O futuro da experiência do cliente passa pela simplicidade e inclusão
No painel “A Tecnologia e a Longevidade” – Repensar experiências para as pessoas do presente e futuro foi destacada a importância de colocar as pessoas no centro da transformação digital. Para Bruno Stuchi, CEO da Aktie Now, a transformação digital só gera valor quando respeita as particularidades de cada mercado e mantém o cliente no centro da estratégia. “A Aktie Now aposta em presenças locais e equipas dedicadas às operações”, diz. Segundo o executivo, a tecnologia é o meio para proporcionar melhores experiências e impulsionar a transformação digital, mas não deve fazer perder de vista quem é o cliente. “A experiência do cliente precisa de gerar resultados tanto para a empresa como para o próprio consumidor”.
O responsável destaca que cada geração tem uma relação distinta com a tecnologia. Como exemplo, refere que a sua avó não utiliza WhatsApp nem está familiarizada com determinadas ferramentas digitais. “Por isso, acelerar a adoção tecnológica sem compreender quem são os clientes pode ser um erro”.
Com o envelhecimento da população, as empresas terão de adaptar as suas estratégias de contacto e relacionamento. Bruno sublinha que a jornada de compra nem sempre é igual à jornada de atendimento, “exigindo abordagens diferenciadas em cada momento da relação com o cliente”.

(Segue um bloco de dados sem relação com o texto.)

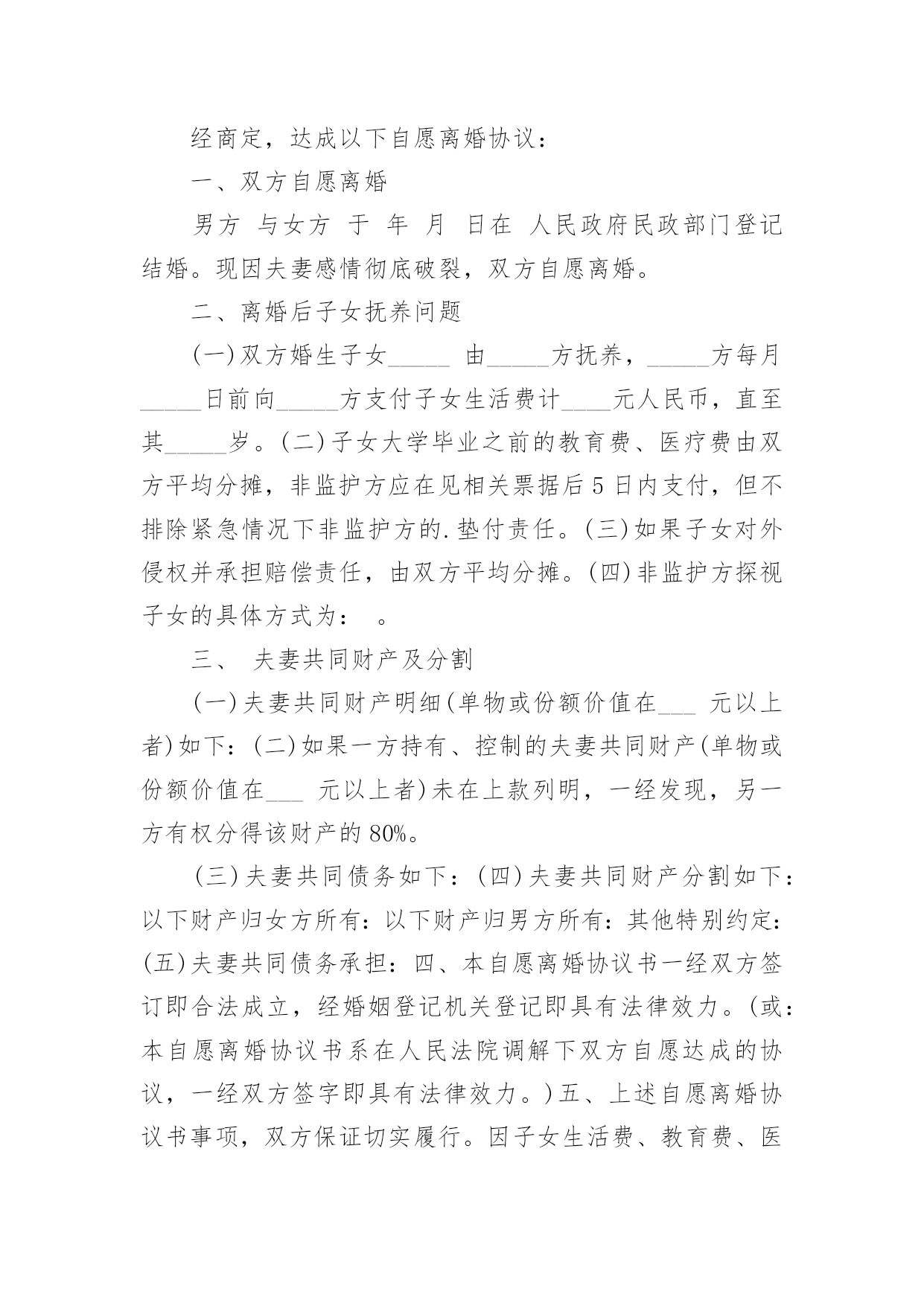 经商定，达成以下自愿离婚协议：

一、双方自愿离婚

男方 与女方 于 年 月 日在 人民政府民政部门登记结婚。现因夫妻感情彻底破裂，双方自愿离婚。

二、离婚后子女抚养问题

(一)双方婚生子女_____ 由_____方抚养，_____方每月_____日前向_____方支付子女生活费计____元人民币，直至其_____岁。(二)子女大学毕业之前的教育费、医疗费由双方平均分摊，非监护方应在见相关票据后5日内支付，但不排除紧急情况下非监护方的.垫付责任。(三)如果子女对外侵权并承担赔偿责任，由双方平均分摊。(四)非监护方探视子女的具体方式为： 。

三、 夫妻共同财产及分割

(一)夫妻共同财产明细(单物或份额价值在___ 元以上者)如下：(二)如果一方持有、控制的夫妻共同财产(单物或份额价值在___ 元以上者)未在上款列明，一经发现，另一方有权分得该财产的80%。

(三)夫妻共同债务如下：(四)夫妻共同财产分割如下：以下财产归女方所有：以下财产归男方所有：其他特别约定：(五)夫妻共同债务承担：四、本自愿离婚协议书一经双方签订即合法成立，经婚姻登记机关登记即具有法律效力。(或：本自愿离婚协议书系在人民法院调解下双方自愿达成的协议，一经双方签字即具有法律效力。)五、上述自愿离婚协议书事项，双方保证切实履行。因子女生活费、教育费、医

Para Manuel Alçada, Founder & Executive Director da Happy Work, a felicidade no trabalho tem um impacto direto na experiência do cliente. Quando os colaboradores se sentem valorizados, envolvidos e motivados, essa atitude reflete-se naturalmente na forma como atendem e servem os clientes. “Os colaboradores precisam de sentir que fazem parte da organização e que a sua opinião é considerada”, sublinha.
A discussão sobre as diferentes gerações não passa apenas pela adoção de novas tecnologias, mas também pela capacidade de tornar as soluções simples e acessíveis. Os baby boomers representam uma fatia significativa do poder de compra e, por isso, as empresas não podem ignorar as suas necessidades. “A simplicidade continua a ser um fator decisivo para a adoção de qualquer serviço ou tecnologia”, afirma.
O desafio das organizações passa por encontrar o equilíbrio entre tratar bem as pessoas e alcançar resultados de negócio. “Esperemos que sejam as pessoas a lidar com o que seja importante e o que é chato e repetitivo façam para as máquinas”. O futuro passa por uma análise cada vefz mais aprofundada da jornada do cliente. A tendência é a criação de ambientes mais personalizados, capazes de responder às necessidades específicas de cada perfil de consumidor, combinando tecnologia, proximidade e relevância.